Raw rows
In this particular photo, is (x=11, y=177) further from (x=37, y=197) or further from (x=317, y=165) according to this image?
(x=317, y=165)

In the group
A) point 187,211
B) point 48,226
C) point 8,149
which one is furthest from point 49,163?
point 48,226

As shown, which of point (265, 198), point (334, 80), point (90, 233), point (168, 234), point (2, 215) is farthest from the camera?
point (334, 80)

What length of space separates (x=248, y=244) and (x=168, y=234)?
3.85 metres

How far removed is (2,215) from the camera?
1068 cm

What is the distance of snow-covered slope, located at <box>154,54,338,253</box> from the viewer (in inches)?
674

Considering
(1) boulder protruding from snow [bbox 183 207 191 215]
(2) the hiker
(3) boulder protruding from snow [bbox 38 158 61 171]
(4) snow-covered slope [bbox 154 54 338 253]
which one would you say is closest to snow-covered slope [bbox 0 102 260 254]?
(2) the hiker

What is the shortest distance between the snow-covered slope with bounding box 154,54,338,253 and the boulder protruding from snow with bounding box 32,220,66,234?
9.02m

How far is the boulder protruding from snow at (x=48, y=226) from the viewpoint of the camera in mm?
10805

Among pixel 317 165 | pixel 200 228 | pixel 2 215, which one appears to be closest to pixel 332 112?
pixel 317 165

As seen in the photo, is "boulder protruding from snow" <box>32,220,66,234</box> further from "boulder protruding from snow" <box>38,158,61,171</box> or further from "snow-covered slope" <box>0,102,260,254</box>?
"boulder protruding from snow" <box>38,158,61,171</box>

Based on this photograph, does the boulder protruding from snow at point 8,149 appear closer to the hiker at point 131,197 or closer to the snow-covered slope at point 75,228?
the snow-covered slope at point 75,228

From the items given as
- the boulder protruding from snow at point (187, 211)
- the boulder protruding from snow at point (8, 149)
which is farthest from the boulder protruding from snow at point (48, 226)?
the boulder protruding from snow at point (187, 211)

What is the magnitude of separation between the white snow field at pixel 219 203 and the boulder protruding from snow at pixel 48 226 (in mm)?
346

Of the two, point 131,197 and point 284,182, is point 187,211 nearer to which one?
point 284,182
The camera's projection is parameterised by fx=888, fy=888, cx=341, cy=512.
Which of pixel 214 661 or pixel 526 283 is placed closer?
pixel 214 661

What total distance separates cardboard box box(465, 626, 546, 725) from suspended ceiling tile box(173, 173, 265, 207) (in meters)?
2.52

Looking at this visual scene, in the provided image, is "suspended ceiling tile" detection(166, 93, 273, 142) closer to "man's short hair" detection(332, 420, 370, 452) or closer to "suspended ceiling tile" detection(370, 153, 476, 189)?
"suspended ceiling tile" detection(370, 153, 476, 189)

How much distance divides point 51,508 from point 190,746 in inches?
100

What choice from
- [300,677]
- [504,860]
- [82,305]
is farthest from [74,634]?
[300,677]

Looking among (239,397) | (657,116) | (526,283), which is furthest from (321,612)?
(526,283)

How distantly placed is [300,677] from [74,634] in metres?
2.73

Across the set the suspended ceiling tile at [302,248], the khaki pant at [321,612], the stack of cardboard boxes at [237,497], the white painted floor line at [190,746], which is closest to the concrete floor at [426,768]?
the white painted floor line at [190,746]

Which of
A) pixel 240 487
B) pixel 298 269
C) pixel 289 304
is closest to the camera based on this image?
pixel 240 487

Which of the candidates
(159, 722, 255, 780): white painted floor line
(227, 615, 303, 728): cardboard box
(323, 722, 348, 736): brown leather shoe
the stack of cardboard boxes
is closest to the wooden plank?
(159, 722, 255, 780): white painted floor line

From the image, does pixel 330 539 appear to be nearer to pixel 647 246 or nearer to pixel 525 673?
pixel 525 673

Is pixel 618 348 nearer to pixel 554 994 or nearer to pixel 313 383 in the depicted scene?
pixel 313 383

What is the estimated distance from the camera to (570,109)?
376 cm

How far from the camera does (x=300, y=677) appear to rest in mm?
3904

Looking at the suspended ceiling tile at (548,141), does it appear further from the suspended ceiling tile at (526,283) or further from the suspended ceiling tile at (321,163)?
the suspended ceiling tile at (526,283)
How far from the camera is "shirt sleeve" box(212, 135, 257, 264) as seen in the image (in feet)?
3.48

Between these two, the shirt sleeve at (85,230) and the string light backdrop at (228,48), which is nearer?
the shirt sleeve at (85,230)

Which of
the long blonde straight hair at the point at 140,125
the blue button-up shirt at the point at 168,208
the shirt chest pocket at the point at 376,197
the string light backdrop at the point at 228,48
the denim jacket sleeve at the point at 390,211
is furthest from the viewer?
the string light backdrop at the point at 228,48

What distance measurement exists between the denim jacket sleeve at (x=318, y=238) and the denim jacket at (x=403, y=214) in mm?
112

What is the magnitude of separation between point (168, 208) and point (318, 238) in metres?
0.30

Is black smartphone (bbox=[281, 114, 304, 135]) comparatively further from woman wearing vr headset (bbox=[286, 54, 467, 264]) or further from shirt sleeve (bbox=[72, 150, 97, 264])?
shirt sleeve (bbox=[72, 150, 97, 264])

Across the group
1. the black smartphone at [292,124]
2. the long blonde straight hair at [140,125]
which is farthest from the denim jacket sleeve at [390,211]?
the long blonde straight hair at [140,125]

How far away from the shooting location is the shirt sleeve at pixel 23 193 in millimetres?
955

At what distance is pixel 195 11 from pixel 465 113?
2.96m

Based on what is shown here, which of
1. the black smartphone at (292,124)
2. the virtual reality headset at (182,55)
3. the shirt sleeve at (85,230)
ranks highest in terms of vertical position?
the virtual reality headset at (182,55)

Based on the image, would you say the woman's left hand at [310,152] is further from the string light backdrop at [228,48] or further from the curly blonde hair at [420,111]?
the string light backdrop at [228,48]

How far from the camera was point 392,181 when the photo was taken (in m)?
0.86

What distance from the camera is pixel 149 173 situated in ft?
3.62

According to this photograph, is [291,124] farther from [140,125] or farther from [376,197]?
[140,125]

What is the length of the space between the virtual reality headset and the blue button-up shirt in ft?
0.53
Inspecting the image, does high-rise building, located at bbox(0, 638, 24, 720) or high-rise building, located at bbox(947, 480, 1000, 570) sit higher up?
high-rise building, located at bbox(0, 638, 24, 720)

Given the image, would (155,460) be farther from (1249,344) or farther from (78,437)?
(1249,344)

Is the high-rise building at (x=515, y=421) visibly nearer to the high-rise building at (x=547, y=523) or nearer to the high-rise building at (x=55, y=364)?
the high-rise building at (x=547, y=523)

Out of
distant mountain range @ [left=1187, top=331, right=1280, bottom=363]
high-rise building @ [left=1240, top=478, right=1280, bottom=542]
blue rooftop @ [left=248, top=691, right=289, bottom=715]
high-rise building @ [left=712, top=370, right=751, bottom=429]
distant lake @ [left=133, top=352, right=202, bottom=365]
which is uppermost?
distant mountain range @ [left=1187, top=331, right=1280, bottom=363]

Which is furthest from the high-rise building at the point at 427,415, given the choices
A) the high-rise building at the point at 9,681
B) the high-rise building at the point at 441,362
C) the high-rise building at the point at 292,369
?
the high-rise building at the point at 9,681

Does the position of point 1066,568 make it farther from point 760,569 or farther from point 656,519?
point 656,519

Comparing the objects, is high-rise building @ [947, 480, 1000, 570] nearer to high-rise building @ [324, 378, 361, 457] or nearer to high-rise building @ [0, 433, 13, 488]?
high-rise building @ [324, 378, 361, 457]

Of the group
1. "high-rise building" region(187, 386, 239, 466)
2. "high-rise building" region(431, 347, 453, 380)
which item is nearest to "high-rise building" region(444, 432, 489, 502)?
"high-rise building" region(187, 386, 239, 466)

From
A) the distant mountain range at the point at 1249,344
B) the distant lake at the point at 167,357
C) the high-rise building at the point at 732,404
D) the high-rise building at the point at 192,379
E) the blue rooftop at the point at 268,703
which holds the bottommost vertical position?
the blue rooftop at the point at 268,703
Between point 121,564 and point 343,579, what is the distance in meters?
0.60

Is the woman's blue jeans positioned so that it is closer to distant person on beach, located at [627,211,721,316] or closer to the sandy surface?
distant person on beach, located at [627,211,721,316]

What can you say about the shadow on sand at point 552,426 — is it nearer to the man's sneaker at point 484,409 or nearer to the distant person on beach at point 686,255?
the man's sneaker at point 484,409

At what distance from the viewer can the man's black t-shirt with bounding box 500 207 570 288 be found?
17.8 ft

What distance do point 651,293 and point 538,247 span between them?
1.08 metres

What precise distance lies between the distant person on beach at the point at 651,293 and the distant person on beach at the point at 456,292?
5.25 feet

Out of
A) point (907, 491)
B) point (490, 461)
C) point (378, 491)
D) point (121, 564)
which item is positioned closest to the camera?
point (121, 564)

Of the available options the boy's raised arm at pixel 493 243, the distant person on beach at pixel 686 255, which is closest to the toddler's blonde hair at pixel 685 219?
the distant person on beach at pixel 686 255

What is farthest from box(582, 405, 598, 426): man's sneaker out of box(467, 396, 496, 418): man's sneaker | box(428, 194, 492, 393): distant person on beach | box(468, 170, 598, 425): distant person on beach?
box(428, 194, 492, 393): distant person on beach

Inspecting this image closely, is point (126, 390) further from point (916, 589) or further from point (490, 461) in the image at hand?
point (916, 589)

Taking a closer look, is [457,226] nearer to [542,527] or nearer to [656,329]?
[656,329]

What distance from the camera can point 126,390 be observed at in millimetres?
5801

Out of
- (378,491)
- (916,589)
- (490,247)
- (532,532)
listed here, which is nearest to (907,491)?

* TASK OBJECTIVE:
Repeat the stretch from the line containing "Inspecting this image" through the end of the rows, word for word.

* ANSWER TO THE PROBLEM:
Inspecting this image closely, is point (126, 390) further from point (916, 589) or further from point (490, 461) in the image at hand?
point (916, 589)

Taking a closer look, is [457,226] nearer to [542,527] or nearer to [656,329]?
[656,329]

What distance from the camera can point 126,390 be observed at in millimetres?
5801

Out of
- (378,491)
- (916,589)
- (490,247)
- (532,532)
listed here, which is nearest to (907,491)?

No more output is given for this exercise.